That’s what a federal judge ruled Thursday in dismissing the case of a New Mexico citizen who sued Sens. Mitch McConnell (R-Ky.) and Chuck Grassley (R-Iowa) over their refusal to hold a floor vote for Merrick Garland, President Barack Obama’s choice to sit on the high court.
Garland has been twiddling his thumbs for eight months waiting for Senate action. In July, he broke the record as the nominee who has waited the longest in history for confirmation.
The plaintiff, a lawyer from Santa Fe, New Mexico, alleged that the two Republican senators ― who hold leadership positions and have direct control over whether Garland gets a confirmation vote ― had robbed him of his constitutional right to Senate representation.
This is where the argument gets interesting. It turns out New Mexico’s two senators, Tom Udall and Martin Heinrich ― both Democrats ― have met with Garland, and heartily support his nomination to fill the seat of the late Justice Antonin Scalia.

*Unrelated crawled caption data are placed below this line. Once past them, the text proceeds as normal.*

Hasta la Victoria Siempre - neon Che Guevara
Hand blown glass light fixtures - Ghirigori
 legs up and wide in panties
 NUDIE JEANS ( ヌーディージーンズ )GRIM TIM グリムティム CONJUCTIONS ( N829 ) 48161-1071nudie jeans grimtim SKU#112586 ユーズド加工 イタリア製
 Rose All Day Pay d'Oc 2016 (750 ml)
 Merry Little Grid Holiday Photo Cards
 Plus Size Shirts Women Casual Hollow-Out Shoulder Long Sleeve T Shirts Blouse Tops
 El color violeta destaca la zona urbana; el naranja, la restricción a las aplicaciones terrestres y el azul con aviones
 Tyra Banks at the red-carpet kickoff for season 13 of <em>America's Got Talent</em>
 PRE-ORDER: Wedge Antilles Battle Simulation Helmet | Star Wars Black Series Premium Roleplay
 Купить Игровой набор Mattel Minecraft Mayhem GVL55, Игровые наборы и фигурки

But both McConnell and Grassley haven’t lifted a finger to move the Garland confirmation, which the lawyer who brought the case, Steven Michel, said violated his Seventeenth Amendment right “to elect his senators by depriving his home-state senators of a voice in the Senate.”
No dice. U.S. District Judge Rudolph Contreras in Washington ruled that Michel had no legal right to sue the top Senate Republicans because the injury he claimed was too generalized and would require the judicial branch to resolve a problem best left to the political process.
Quoting from earlier precedent, Contreras said it “would be unwise to permit the federal courts to become a higher legislature where a congressman who has failed to persuade his colleagues can always renew the battle.”
The judge added that allowing this kind of case to move forward would open the door to “suits from all citizens who feel that their representatives have been treated unfairly by the legislative process.”
I think there is a strong case that the Constitution does not allow the Senate to just ignore a Supreme Court nominee. Steven Michel
This kind of case, in other words, is not allowed by the Constitution’s limits on judicial authority to hear cases. (The Supreme Court last month declined a similar long-shot bid to get the Senate to act on Garland.)
Reached for comment about the ruling, Michel, who practices environmental law in New Mexico and represented himself in this case, told The Huffington Post he hadn’t yet decided whether to appeal ― in part because there’s so little time left in the Senate’s current session.
But he said he’d have a better shot if Contreras hadn’t thrown out the case on procedural grounds.
“If this case were decided on the merits, I think there is a strong case that the Constitution does not allow the Senate to just ignore a Supreme Court nominee,” Michel said in an email.
The legal reality is much harsher: The Constitution says nothing about an affirmative Senate duty to act on any nominee from the president. It leaves it up to them to fight it out.